Hmmmm. '(Daily) Thoughts of Guidence!'.
It was hard keeping the tears back when I read her advice:
Wise words indeed. As for me, I think I'll just lie down for a while and have a good long think about exactly what I want to be when I grow up.....
8 comments:
Do you have to be employed within the same institution? Is it possible to find a job somewhere else, or are you bound by some kind of contract? Does the bulldog and her bootlicker have to have a hand in your future position? No way around it? That's really sucky.
Is saphhire 8, or 68?
Hey MM, why not try the corporate world? You'll still get treated like poo but you'll get heaps more money and be able to afford the top shelf grog to drown your sorrows. Surely the "egalitarian" world of the public service has stuffed you around enough in the last few years...
You're both right, River and Deep Kick - it could be time for a change. I've always had a sensible 'day job' and may be I need to try life *without* being a boss or working for one.....
Anon - Sapphire is indeed only eight years old, but a wise one. That said, she's still obsessed with Beanie Kids and has done a gorgeous little Christmas scene that I'll be featuring in an upcoming blog. She truly dazzles me every single day.

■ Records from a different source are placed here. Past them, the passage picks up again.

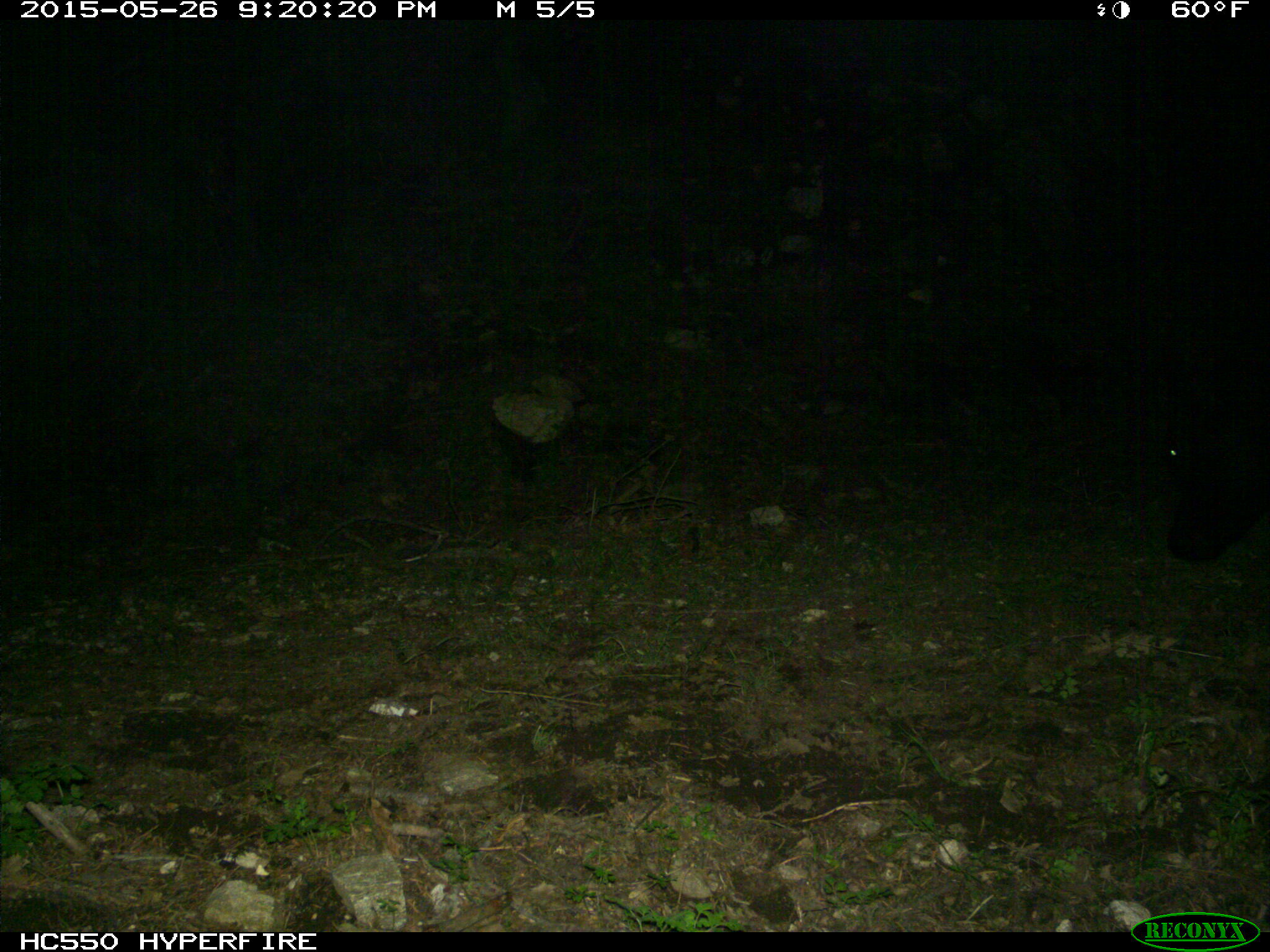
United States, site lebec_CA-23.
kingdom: Animalia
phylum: Chordata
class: Mammalia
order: Artiodactyla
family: Bovidae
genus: Bos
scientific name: Bos taurus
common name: domestic cow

(Just kidding here, unless you're looking for a DRASTIC change....)
Chaos, er Coles, is hiring christmas casuals............
Could tide you over until something better comes along--no, wait, that was my story. 5 years later I'm still here.........Urk!!
Seriously, I hope something good turns up for you soon.
Just received word over the wire that Sapphire has been nominated for Most Hip to The Jive Street Urchin of '07.
I mean really, what 8 year old writes 'Be Cool'?
Clearly I need her expertise the next time I'm laying down the law in my 'hood. Let's talk mates rates, Milly.
Your fly story reminded me of a similar experience I had except mine involved a small toad and the shooting of the concrete walls of our pool.
I asked one of the workers to grab it for me. Otherwise it would've forever been trapped in the concrete.
I washed it & watched it hop away
happily.
She sounds absolutely beautiful! Not to mention down with the lingo.
I hope things settle down soon - for the christmas holidays and for the long term.